Saved data entries:
______
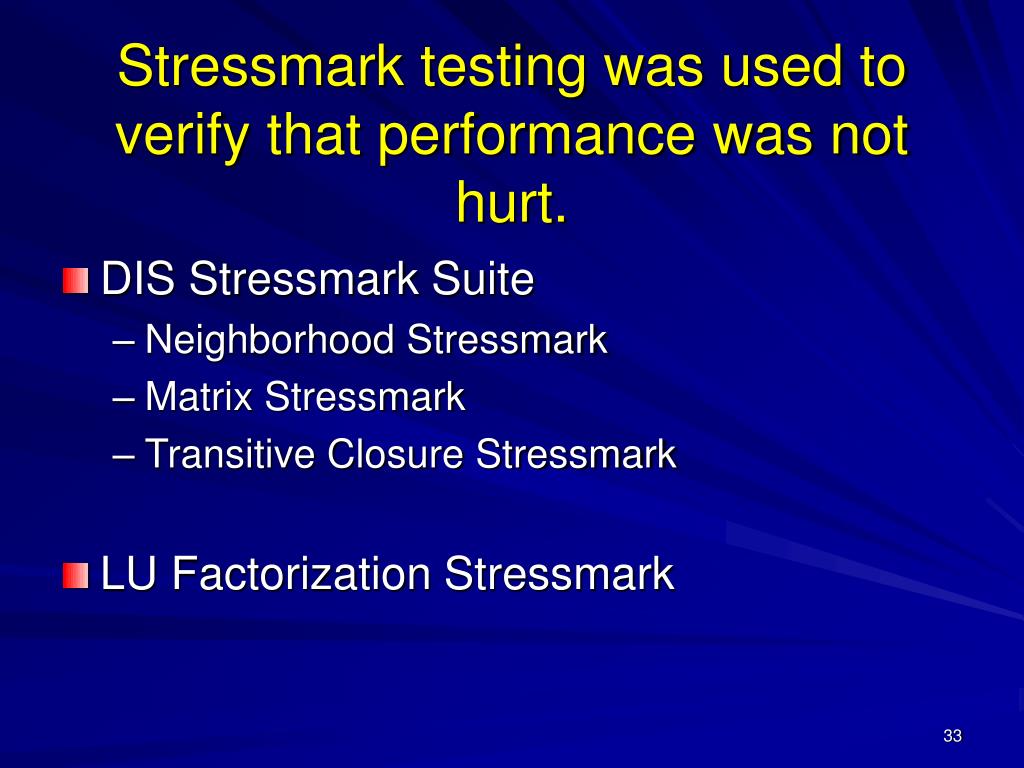 Stressmark testing was used to verify that performance was not hurt.

DIS Stressmark Suite
– Neighborhood Stressmark
– Matrix Stressmark
– Transitive Closure Stressmark

LU Factorization Stressmark

33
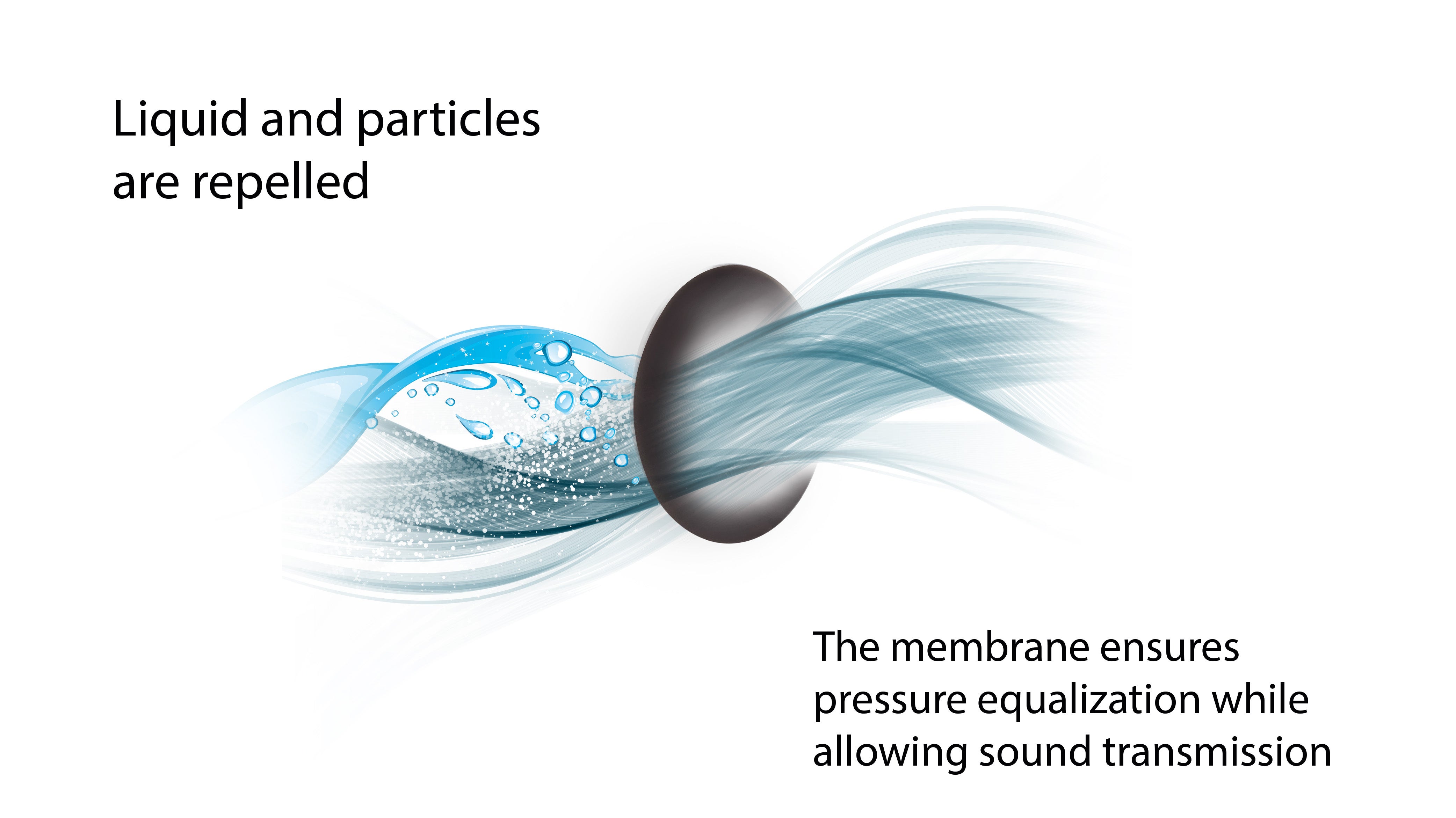 Liquid and particles are repelled

The membrane ensures pressure equalization while allowing sound transmission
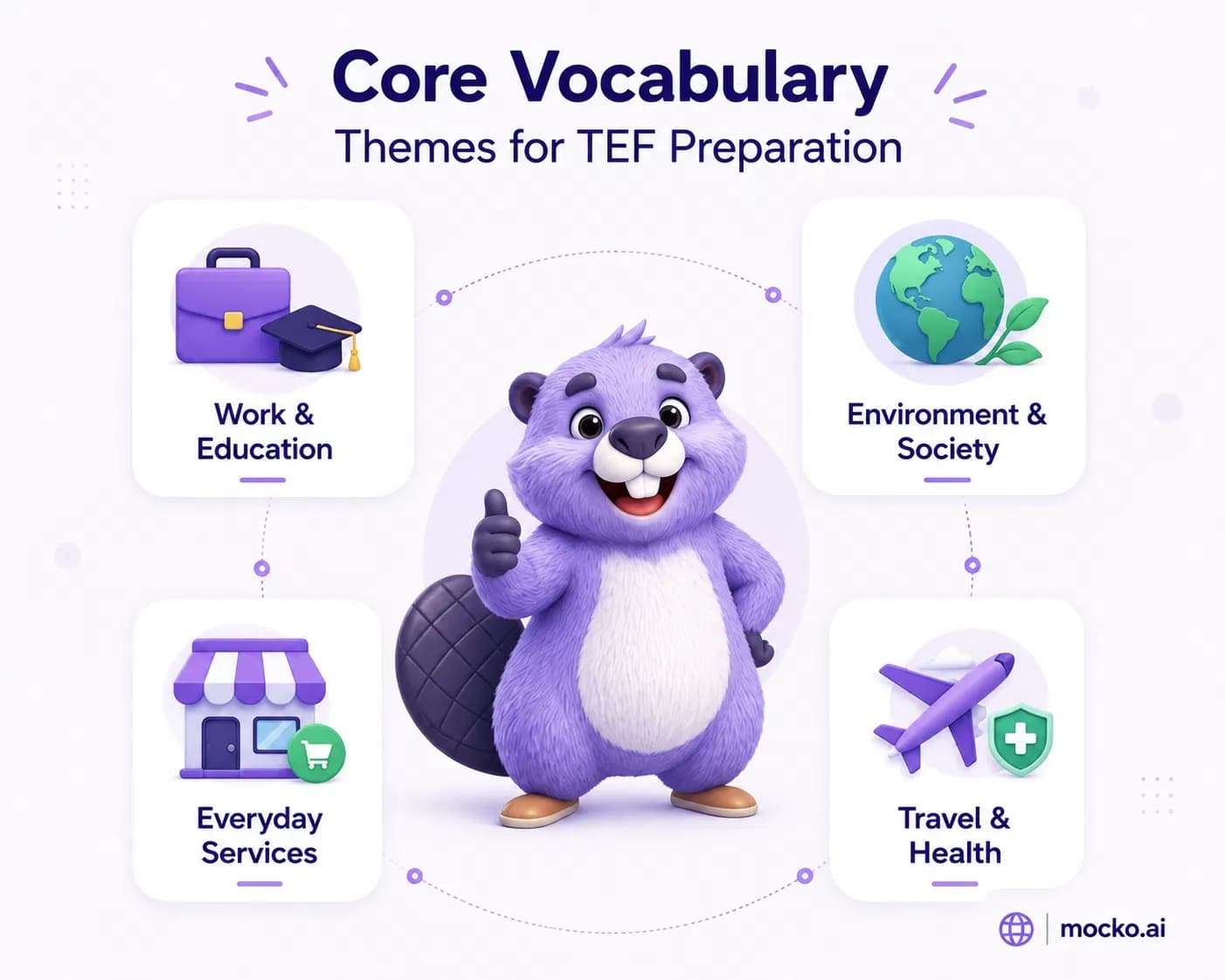 Core Vocabulary
Themes for TEF Preparation

Work & Education

Environment & Society

Everyday Services

Travel & Health

mocko.ai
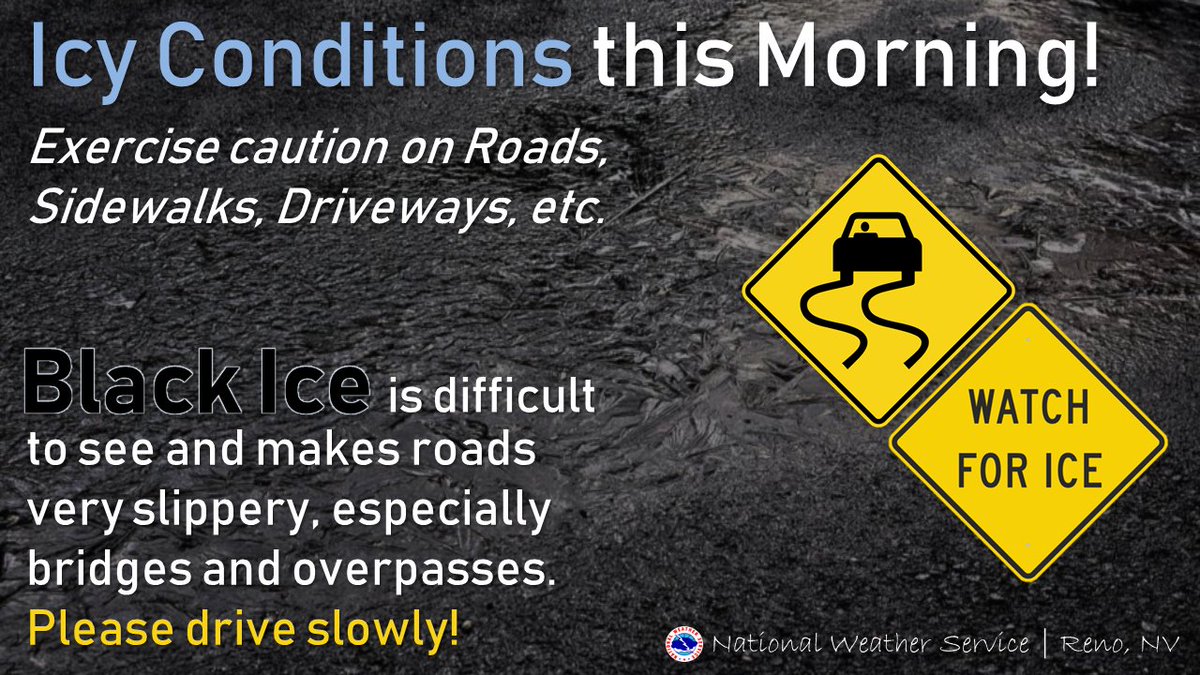 Icy Conditions this Morning!

Exercise caution on Roads, Sidewalks, Driveways, etc.

Black Ice is difficult to see and makes roads very slippery, especially bridges and overpasses.

Please drive slowly!

WATCH FOR ICE

National Weather Service | Reno, NV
______
• [EXERCISE PROMPT]:
Write out exactly and only the lines that run from the start of the data above through the line containing "Exercise caution on", leaving the pictures out.

• [FINISHED EXERCISE]:
 Stressmark testing was used to verify that performance was not hurt.

DIS Stressmark Suite
– Neighborhood Stressmark
– Matrix Stressmark
– Transitive Closure Stressmark

LU Factorization Stressmark

33
 Liquid and particles are repelled

The membrane ensures pressure equalization while allowing sound transmission
 Core Vocabulary
Themes for TEF Preparation

Work & Education

Environment & Society

Everyday Services

Travel & Health

mocko.ai
 Icy Conditions this Morning!

Exercise caution on Roads, Sidewalks, Driveways, etc.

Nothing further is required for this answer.